Nun kann der extrem umstrittene Genmais 1507 in der EU angebaut statt nur importiert werden. (Bild: science photo – Shutterstock.com)


Gegner gentechnisch manipulierter Lebensmittel laufen allerdings Sturm gegen die entsprechenden EU-Praktiken – und das nicht nur aus Prinzip. Sie kritisieren, dass das von der Pflanze generierte Pflanzengift ein Risiko für Schmetterlinge darstelle und zudem in den Boden dringen könne. Die Schweiz scheint auf dem europäischen Kontinent eine Insel der naturbelassenen Agrarprodukte zu sein. Aber ist das wirklich so? Und wie lange noch? Was kann und muss der Verbraucher tun, wenn er auch weiterhin keine genetisch veränderten Produkte auf dem Teller liegen haben will?

Zunächst zu den Gründen für Genmanipulation bei Lebensmitteln. Sie sind vielfältig. Immer zielen sie auf biologische und ernährungsphysiologische Optimierungen eines Lebensmittels ab, das im Umkehrschluss in seiner natürlichen Form als mangelhaft bewertet wird. Das kann von der Produktivitätssteigerung per Beschleunigung von Wachstum und Reifung und der Hinzufügung von Genen, die bestimmte Vitamine produzieren, über eine Veränderung des Geschmackserlebnisses bis zur Resistenz gegen bestimmte Krankheiten und Schädlinge reichen.

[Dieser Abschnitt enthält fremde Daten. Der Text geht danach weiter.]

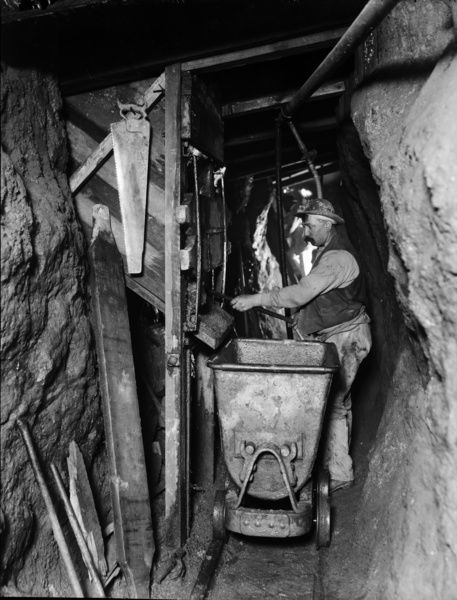 Mill at the 130 level. Miner guiding ore into trolley from above. Carpenter's saw hanging from the side of shute framework. Pieces of loose timber standing nearby. In 1897 part of the property was transferred to Camborne School of Mines as the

Die resultierenden Umwelt- und Gesundheitsrisiken, die vom Anbau und Verzehr der Gentech-Lebensmitteln ausgehen könnten, sind noch nicht hinreichend erforscht.

Die Schweiz hat bis zumindest 2017 theoretisch Ruhe vor gentechnisch veränderten Pflanzen – auch wenn sich organische Saatgut-Überschreitungen der "grünen Grenze" zwischen beispielsweise Deutschland und der Schweiz natürlich nie ausschliessen lassen. Daneben gilt es noch, ironische Tatsachen des freien Marktes zu erwähnen. So etwa, dass der Schweizer Agrarchemiekonzern Syngenta einen Genmais der Sorte MIR 162 entwickelt hat, der in der EU als Lebensmittel und Tierfutter zugelassen ist. Gekauft wird der Mais in Brasilien, den USA und Kanada, um Defizite im Tierfutter auszugleichen, was auch noch seinen CO2-Fussabdruck zu einem Skandal werden lässt.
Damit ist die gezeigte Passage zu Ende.